Shipping AI features to real users
Notes from a year of shipping AI into a platform 17,000 people actually use. The boring parts matter more than the model.
There's a quiet truth about shipping AI features that nobody tweets about: the model is the easy part.
When I started building the AI tools inside Tututor, I expected the hardest work to be prompt engineering. It wasn't. The hardest work was the surface area around the model — making sure teacher UX stayed responsive while the LLM was thinking, storing conversations structurally so they could be reviewed (not as opaque blobs), and designing the failure cases so a slow response didn't feel like a broken product.
A few things that turned out to matter more than picking the right model:
Streaming, always. The moment a user starts seeing tokens land, they forgive latency. The moment they see a spinner for three seconds, they assume the product is broken. Streaming isn't a perf trick — it's a UX primitive.

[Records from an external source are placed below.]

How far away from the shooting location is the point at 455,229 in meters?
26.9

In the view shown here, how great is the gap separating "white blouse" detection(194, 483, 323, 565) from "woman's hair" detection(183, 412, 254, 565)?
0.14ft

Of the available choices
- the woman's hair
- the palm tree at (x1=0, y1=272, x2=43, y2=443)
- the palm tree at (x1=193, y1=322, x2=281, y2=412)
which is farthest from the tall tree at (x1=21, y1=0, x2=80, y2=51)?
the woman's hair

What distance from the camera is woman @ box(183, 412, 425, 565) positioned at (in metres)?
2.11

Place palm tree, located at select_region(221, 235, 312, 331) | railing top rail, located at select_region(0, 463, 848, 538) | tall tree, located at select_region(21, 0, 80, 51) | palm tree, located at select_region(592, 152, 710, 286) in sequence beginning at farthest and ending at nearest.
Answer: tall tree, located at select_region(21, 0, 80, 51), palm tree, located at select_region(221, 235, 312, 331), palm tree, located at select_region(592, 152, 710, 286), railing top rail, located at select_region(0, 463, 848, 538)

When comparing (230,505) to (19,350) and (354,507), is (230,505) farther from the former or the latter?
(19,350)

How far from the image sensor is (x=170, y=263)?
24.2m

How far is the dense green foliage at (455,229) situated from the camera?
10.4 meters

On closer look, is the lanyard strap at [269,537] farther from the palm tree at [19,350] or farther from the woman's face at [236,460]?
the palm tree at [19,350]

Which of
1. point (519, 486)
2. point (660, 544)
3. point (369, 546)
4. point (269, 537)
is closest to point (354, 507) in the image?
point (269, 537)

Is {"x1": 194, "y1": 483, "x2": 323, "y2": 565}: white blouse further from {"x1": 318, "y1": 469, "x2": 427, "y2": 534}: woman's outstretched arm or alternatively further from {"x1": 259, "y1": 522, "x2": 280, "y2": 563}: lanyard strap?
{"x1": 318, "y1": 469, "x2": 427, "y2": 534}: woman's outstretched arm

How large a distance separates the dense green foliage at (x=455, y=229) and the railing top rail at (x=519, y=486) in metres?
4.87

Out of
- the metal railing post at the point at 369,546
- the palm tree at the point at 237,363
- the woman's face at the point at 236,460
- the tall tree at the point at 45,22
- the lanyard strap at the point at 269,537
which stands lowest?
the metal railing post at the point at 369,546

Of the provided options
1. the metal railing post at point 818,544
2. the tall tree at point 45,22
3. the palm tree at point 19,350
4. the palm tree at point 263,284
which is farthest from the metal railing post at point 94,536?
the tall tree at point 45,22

Store the conversation, not the answer. Teachers in Tututor review every student-bot conversation to figure out where students are stuck. That's only possible because every turn is a row, not a JSON blob. Same lesson keeps coming back: data shape determines what features you can build six months from now.
Microservice the AI calls. Not because microservices are cool. Because when OpenAI is having a bad day, you don't want your main API to also be having a bad day.
Failure is a product surface. When the model can't answer, what does the UI say? Most teams I've seen default to a generic error. That's the moment to do something specific — fall back to a previous answer, suggest a related action, anything other than "Something went wrong."
The model gets the headlines. The plumbing gets the users.